I expected that moving last weekend would have been the hard part, but it turns out that tomorrow is the hard part. We've been finalising stuff at the old place, clearing out, cleaning and Freecycling, and it's all hitting home that it's coming to an end. For the most part I've handled this whole thing with a degree of positivity, but there have been moments of sheer meltdown, and AAAAAAAAAARRGGGGGGHHHH! Tomorrow it seems is to be the most acute of these moments. I've been having blubs all week so far, and tomorrow at 1.30pm will probably see me in a right old teary mess.

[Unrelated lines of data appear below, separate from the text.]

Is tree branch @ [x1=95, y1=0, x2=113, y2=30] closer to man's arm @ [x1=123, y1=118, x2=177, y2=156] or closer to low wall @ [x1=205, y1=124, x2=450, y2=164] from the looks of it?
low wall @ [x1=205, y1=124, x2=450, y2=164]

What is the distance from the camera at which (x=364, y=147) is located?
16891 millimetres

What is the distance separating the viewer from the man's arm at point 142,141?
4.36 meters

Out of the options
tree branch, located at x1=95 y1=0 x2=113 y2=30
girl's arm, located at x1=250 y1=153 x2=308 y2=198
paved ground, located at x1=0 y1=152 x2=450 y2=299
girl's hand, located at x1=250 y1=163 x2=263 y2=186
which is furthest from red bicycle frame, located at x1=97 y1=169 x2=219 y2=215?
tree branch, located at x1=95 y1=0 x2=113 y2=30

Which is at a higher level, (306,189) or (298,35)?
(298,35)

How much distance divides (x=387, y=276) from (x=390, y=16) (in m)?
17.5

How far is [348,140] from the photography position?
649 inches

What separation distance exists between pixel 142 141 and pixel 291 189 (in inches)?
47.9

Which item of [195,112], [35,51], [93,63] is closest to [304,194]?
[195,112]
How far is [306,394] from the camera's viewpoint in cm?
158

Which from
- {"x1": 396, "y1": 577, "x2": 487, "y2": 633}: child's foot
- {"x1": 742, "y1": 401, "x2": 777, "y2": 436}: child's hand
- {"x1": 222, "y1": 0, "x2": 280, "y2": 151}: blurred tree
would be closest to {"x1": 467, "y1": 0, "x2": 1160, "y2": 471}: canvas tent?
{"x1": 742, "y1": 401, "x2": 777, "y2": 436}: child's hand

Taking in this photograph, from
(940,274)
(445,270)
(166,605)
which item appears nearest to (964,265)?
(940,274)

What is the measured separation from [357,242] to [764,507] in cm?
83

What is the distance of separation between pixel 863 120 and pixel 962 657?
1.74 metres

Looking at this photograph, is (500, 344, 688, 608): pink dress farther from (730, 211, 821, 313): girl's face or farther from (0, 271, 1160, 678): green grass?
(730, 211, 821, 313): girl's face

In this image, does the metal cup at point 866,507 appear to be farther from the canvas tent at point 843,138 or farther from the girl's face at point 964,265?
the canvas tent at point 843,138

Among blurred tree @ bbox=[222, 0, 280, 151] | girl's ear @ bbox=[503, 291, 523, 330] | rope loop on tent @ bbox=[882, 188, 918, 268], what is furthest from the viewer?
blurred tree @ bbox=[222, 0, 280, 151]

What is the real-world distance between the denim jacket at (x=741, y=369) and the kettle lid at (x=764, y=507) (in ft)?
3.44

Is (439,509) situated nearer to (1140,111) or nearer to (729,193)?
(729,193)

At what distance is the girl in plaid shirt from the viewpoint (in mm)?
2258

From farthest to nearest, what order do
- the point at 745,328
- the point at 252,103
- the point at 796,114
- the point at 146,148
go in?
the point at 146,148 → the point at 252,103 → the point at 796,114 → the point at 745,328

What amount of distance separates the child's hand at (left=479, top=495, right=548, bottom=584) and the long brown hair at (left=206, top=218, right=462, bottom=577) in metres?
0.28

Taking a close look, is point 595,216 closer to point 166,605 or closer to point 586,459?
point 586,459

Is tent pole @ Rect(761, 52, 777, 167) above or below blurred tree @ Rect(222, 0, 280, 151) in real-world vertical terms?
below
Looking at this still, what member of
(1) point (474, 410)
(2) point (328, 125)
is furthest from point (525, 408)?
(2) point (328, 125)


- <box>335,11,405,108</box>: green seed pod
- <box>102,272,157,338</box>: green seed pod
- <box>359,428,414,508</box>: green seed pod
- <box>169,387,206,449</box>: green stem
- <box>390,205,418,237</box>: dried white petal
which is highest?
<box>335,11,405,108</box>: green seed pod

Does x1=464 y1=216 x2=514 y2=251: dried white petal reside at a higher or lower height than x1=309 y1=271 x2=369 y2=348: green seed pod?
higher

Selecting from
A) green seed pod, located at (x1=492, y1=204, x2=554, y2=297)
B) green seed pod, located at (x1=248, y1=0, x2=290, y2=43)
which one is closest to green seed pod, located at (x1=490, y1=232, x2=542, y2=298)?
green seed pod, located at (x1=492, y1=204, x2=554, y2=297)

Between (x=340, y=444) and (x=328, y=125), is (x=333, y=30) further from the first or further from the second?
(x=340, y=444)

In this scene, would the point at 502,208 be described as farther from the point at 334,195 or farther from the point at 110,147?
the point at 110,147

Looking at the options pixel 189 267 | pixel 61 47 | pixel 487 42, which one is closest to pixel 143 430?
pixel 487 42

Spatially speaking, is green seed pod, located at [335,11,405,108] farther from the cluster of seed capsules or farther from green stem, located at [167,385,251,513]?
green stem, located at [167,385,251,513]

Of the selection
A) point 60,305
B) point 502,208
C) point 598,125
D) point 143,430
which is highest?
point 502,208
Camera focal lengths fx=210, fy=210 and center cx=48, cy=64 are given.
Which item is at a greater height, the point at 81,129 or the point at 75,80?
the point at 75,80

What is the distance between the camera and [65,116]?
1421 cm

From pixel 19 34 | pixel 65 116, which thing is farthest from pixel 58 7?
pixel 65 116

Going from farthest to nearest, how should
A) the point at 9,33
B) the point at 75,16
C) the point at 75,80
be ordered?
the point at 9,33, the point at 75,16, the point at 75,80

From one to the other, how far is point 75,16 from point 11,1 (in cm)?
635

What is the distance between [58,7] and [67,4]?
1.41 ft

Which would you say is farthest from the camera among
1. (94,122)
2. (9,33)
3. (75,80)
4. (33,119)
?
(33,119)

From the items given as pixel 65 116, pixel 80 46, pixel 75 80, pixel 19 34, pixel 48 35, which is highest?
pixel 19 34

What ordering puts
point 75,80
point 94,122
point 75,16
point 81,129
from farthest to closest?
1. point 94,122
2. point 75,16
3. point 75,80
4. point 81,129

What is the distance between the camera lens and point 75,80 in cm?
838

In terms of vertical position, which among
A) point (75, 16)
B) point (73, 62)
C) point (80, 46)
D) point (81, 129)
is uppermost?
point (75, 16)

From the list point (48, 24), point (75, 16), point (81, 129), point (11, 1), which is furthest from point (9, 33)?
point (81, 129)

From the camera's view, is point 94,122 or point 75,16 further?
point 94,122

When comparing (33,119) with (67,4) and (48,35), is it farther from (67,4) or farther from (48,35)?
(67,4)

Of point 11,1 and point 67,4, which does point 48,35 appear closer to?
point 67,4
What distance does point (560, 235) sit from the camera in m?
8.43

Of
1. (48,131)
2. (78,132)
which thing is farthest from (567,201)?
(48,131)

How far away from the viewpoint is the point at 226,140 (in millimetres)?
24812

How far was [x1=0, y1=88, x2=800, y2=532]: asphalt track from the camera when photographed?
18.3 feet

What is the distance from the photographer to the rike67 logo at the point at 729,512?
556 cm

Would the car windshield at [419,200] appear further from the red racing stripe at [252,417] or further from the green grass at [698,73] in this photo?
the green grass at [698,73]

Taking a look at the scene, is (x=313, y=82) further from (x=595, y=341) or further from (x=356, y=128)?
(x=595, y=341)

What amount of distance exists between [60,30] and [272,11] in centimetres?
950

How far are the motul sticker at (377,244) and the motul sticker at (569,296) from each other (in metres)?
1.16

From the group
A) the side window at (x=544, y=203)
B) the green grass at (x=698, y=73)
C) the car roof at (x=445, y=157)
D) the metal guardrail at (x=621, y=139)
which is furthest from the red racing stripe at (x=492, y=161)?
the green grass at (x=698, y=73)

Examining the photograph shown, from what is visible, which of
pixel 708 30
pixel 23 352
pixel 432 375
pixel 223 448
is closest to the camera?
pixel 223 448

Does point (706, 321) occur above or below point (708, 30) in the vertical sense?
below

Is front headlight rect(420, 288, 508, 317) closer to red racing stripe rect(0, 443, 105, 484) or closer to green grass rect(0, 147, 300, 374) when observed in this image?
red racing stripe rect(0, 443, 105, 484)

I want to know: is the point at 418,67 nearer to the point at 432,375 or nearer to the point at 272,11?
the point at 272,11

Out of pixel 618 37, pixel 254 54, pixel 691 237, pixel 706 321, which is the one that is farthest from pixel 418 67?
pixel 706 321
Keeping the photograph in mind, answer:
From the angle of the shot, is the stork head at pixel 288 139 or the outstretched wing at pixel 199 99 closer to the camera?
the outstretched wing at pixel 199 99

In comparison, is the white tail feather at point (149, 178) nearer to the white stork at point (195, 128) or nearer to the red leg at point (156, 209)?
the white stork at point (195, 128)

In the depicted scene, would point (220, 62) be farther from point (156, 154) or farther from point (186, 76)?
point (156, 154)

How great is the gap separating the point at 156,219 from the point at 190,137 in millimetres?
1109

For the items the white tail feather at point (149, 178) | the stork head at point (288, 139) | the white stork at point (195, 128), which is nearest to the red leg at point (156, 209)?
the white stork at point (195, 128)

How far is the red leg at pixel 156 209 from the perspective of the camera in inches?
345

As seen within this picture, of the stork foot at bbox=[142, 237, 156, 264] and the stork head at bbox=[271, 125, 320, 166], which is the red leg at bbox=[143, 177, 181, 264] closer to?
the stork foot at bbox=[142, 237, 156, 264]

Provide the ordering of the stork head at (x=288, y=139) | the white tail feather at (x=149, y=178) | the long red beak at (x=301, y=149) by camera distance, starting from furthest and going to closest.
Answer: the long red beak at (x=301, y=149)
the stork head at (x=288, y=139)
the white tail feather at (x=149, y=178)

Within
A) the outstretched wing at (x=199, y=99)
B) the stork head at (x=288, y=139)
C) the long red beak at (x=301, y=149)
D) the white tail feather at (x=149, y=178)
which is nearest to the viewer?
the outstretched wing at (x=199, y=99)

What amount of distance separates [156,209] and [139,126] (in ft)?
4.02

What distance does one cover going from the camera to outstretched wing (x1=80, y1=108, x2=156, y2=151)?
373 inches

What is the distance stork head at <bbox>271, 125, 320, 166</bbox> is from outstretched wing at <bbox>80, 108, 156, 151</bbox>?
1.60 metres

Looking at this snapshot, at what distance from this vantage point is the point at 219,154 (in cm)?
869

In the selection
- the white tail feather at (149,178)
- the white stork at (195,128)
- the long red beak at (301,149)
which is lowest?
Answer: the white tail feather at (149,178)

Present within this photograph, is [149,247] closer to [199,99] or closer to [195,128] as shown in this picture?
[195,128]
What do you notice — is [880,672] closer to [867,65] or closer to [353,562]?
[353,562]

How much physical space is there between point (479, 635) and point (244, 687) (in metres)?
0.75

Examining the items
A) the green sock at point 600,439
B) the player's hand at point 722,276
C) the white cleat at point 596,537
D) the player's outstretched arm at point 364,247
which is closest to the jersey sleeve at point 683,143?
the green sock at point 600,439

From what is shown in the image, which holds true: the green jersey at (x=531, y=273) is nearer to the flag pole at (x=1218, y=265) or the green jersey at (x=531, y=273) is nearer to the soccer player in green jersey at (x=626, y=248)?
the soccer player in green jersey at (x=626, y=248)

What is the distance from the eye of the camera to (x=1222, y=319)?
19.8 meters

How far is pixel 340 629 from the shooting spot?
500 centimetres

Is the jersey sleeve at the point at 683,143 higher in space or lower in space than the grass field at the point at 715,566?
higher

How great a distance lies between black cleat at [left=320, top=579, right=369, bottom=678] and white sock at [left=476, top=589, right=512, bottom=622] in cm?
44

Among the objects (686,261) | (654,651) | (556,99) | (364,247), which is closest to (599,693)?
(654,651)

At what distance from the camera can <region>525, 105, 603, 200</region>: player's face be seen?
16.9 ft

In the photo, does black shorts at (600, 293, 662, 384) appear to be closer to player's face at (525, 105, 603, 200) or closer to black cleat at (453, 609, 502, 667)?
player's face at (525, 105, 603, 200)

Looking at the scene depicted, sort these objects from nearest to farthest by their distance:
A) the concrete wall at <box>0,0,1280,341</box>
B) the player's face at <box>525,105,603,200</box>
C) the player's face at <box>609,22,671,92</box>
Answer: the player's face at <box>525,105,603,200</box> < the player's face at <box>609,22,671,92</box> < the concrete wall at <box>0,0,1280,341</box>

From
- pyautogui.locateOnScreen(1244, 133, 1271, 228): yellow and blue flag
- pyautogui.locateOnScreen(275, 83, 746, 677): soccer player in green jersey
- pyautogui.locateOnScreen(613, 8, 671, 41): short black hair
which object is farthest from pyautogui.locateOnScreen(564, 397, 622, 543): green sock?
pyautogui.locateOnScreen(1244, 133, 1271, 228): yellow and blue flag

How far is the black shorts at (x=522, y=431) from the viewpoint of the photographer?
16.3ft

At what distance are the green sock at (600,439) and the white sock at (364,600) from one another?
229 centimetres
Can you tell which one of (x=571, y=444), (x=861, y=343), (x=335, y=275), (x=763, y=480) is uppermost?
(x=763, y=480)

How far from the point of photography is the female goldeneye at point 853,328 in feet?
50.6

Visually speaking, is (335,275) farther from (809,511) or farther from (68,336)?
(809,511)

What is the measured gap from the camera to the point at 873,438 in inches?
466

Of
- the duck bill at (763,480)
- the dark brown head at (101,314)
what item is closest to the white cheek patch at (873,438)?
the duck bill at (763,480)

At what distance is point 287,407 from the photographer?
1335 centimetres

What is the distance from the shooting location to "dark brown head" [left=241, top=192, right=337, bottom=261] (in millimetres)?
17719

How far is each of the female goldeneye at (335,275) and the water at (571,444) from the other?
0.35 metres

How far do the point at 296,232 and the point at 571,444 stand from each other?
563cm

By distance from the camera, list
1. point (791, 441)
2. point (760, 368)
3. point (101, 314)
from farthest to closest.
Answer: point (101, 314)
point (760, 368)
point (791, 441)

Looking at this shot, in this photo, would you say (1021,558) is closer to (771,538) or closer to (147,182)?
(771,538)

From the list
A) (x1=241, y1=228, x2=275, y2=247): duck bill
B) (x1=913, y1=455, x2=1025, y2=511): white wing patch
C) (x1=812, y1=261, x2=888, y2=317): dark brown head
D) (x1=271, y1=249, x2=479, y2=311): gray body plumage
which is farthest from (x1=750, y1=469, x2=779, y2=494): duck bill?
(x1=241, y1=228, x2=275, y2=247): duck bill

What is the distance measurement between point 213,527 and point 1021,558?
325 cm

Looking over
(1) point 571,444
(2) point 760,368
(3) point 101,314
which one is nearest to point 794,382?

I also miss my Buffy. She's encamped at
sveinn 's new place and is settling in and being fussed and spoilt. The hardest part about last weekend was taking Murphy and having to leave her behind. It was beyond heartbreaking. I have my Murphy however, who is as much the snuggly, dribbly, purry ball of fluff he ever was. He's looking after me and will enjoy his new surroundings when I eventually let him go outside (which will be soon as he's getting under my feet).
I will enjoy my new neighbourhood. I have contacts in the area anyway, and I've already been signed up to help out with a monthly sound healing evening and belly dancing classes. There are country walks aplenty and the one local pub I've experienced so far is rather lovely, serving yummy food right on the River Orwell. I'm further away from London though, and I'm returning less and less. I wish I could return more often, but organising a bed for the night is often a pain in the rear.
Living by myself is going to be fab. It's something I'm very clearly meant to do, especially considering who my Power Animal is. Bring it on, I say.
Think of us tomorrow. Especially as I'll probably be trying to have a conversation with the letting agent in tears, with Alice Cooper-style mascara-run. Ah well.